• **Exercise requirements**
Once the line containing "New Zealand, site Z20_IO169, 2022-06-03" is found in the records below, return it and each following line exactly, up to and including the line containing "resting: 10%", and nothing else.

• **Records provided**
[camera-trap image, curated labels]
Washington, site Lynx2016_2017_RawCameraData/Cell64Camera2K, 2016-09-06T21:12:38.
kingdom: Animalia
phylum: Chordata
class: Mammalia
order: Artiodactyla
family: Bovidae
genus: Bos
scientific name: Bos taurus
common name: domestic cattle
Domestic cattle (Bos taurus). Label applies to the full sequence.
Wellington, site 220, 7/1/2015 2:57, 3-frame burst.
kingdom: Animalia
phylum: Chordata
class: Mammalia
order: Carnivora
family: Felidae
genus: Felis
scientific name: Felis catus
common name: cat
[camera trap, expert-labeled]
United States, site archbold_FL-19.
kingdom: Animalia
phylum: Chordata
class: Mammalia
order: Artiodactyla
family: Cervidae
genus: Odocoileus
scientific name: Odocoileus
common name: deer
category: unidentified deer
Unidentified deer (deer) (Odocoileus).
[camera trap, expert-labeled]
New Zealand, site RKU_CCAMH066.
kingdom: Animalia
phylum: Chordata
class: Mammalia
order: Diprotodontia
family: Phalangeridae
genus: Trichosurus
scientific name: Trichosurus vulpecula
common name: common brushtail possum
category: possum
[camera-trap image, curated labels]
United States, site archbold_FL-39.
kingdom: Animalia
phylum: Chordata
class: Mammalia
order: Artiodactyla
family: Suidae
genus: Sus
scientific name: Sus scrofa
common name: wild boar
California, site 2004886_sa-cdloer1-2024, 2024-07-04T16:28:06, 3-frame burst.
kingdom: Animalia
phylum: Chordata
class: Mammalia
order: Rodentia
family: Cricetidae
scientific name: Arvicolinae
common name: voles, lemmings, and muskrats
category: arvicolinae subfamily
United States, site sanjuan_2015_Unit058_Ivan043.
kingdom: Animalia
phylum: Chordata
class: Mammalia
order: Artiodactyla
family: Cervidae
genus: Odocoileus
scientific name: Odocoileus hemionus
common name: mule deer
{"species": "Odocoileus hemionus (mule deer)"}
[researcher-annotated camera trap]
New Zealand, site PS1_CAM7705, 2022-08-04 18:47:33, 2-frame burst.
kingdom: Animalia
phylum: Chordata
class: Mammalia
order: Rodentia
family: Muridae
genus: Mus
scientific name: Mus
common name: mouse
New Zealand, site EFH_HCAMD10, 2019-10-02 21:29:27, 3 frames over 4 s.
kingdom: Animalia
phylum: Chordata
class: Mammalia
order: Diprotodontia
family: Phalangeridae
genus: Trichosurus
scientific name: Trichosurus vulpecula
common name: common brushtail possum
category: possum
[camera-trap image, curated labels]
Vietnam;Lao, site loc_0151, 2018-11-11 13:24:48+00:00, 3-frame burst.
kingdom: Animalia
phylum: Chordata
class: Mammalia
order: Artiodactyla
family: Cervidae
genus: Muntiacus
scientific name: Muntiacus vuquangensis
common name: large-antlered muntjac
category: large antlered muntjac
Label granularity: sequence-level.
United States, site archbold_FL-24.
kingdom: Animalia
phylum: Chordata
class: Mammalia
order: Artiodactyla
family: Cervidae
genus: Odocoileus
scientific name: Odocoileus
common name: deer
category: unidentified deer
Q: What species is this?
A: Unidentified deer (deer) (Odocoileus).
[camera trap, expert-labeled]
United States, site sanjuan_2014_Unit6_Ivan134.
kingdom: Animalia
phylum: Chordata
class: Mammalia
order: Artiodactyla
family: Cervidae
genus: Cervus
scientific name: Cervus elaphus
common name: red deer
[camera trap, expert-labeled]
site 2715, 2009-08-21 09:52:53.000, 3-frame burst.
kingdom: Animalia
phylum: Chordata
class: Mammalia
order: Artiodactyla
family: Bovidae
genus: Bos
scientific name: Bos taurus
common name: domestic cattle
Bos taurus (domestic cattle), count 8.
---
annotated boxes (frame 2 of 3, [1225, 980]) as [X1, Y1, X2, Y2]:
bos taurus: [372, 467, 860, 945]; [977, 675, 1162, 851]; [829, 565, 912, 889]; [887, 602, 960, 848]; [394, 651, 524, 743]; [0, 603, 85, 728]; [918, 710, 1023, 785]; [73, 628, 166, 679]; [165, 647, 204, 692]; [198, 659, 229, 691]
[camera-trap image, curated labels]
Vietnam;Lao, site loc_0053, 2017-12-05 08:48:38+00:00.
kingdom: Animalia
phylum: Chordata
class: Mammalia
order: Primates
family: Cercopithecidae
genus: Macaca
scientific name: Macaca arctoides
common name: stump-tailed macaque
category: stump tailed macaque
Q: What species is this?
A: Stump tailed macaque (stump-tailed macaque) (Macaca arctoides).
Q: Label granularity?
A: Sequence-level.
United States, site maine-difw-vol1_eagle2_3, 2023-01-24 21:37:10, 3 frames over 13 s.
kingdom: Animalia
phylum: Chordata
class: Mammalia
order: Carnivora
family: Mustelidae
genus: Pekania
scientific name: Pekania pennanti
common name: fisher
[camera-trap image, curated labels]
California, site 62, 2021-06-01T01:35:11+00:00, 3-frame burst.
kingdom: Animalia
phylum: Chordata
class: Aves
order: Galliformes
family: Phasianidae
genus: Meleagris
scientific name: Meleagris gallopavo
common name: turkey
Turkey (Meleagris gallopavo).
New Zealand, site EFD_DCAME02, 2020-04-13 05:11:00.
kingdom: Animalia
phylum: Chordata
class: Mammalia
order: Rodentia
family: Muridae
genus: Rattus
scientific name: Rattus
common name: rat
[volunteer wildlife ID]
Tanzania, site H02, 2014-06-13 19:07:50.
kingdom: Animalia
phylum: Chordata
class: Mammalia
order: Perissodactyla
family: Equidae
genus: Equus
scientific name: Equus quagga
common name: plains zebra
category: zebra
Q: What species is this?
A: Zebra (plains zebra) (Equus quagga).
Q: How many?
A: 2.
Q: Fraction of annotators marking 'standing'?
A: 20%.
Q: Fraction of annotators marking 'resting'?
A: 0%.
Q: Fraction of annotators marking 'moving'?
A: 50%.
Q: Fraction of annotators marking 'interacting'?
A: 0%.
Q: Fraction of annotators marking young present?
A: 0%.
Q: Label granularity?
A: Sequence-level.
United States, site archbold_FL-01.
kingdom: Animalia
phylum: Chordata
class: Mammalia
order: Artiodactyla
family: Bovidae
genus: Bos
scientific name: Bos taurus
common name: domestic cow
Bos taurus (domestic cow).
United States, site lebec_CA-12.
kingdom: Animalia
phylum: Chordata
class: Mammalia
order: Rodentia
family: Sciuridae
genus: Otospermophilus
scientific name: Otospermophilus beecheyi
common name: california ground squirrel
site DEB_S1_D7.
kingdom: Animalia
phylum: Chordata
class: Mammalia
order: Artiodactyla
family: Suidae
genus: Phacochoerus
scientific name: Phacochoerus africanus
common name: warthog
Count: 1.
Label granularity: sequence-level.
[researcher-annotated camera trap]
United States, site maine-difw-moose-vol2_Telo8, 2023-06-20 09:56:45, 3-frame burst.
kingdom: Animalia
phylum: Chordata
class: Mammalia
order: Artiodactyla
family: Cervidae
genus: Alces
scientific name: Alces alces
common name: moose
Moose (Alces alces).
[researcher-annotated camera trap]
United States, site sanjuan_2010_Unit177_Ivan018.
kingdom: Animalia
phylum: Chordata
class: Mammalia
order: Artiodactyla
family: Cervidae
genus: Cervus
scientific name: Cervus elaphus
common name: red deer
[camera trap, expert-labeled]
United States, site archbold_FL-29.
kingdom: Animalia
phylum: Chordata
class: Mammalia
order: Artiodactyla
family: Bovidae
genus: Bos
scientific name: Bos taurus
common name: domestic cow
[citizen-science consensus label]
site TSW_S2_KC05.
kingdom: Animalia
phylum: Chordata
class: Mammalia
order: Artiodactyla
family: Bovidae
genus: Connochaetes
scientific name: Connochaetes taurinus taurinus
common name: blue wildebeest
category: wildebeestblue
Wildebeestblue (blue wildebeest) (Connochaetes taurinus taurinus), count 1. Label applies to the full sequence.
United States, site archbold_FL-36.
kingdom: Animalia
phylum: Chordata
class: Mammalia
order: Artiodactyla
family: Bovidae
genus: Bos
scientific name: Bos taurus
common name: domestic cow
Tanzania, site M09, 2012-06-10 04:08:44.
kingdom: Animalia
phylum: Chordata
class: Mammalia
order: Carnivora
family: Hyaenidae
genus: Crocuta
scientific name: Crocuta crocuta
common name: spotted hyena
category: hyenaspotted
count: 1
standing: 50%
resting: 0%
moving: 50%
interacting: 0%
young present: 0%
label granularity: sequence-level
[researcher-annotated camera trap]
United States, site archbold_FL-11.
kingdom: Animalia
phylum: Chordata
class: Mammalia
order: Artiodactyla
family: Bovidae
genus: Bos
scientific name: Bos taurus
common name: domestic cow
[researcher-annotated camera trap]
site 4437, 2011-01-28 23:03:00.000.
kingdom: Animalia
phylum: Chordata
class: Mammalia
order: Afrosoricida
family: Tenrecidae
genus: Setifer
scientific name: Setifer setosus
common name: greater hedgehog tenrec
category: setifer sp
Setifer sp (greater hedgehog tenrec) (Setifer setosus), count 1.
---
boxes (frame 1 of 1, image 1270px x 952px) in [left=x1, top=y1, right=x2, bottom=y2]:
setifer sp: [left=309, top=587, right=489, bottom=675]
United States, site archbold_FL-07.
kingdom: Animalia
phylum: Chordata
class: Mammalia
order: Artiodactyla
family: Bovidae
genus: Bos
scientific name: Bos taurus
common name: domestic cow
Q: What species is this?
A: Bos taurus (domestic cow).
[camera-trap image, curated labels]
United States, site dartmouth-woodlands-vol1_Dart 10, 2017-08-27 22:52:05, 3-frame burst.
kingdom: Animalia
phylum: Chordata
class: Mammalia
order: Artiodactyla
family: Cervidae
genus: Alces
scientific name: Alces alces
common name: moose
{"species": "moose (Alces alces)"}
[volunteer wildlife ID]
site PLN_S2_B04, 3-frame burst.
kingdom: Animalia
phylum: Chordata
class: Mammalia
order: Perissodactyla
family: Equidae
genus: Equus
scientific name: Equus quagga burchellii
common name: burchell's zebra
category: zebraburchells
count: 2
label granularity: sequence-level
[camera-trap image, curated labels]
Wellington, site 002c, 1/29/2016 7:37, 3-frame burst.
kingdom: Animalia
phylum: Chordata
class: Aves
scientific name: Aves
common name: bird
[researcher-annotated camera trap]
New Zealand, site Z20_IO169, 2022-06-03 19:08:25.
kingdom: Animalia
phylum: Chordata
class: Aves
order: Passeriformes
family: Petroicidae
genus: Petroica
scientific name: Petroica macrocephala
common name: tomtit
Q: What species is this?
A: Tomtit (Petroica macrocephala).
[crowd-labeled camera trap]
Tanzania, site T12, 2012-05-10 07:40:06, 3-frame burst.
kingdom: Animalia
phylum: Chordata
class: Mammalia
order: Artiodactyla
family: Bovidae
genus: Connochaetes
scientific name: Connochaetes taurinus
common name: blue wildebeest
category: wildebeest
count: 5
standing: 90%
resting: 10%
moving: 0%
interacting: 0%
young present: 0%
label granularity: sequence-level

• **Response**
New Zealand, site Z20_IO169, 2022-06-03 19:08:25.
kingdom: Animalia
phylum: Chordata
class: Aves
order: Passeriformes
family: Petroicidae
genus: Petroica
scientific name: Petroica macrocephala
common name: tomtit
Q: What species is this?
A: Tomtit (Petroica macrocephala).
[crowd-labeled camera trap]
Tanzania, site T12, 2012-05-10 07:40:06, 3-frame burst.
kingdom: Animalia
phylum: Chordata
class: Mammalia
order: Artiodactyla
family: Bovidae
genus: Connochaetes
scientific name: Connochaetes taurinus
common name: blue wildebeest
category: wildebeest
count: 5
standing: 90%
resting: 10%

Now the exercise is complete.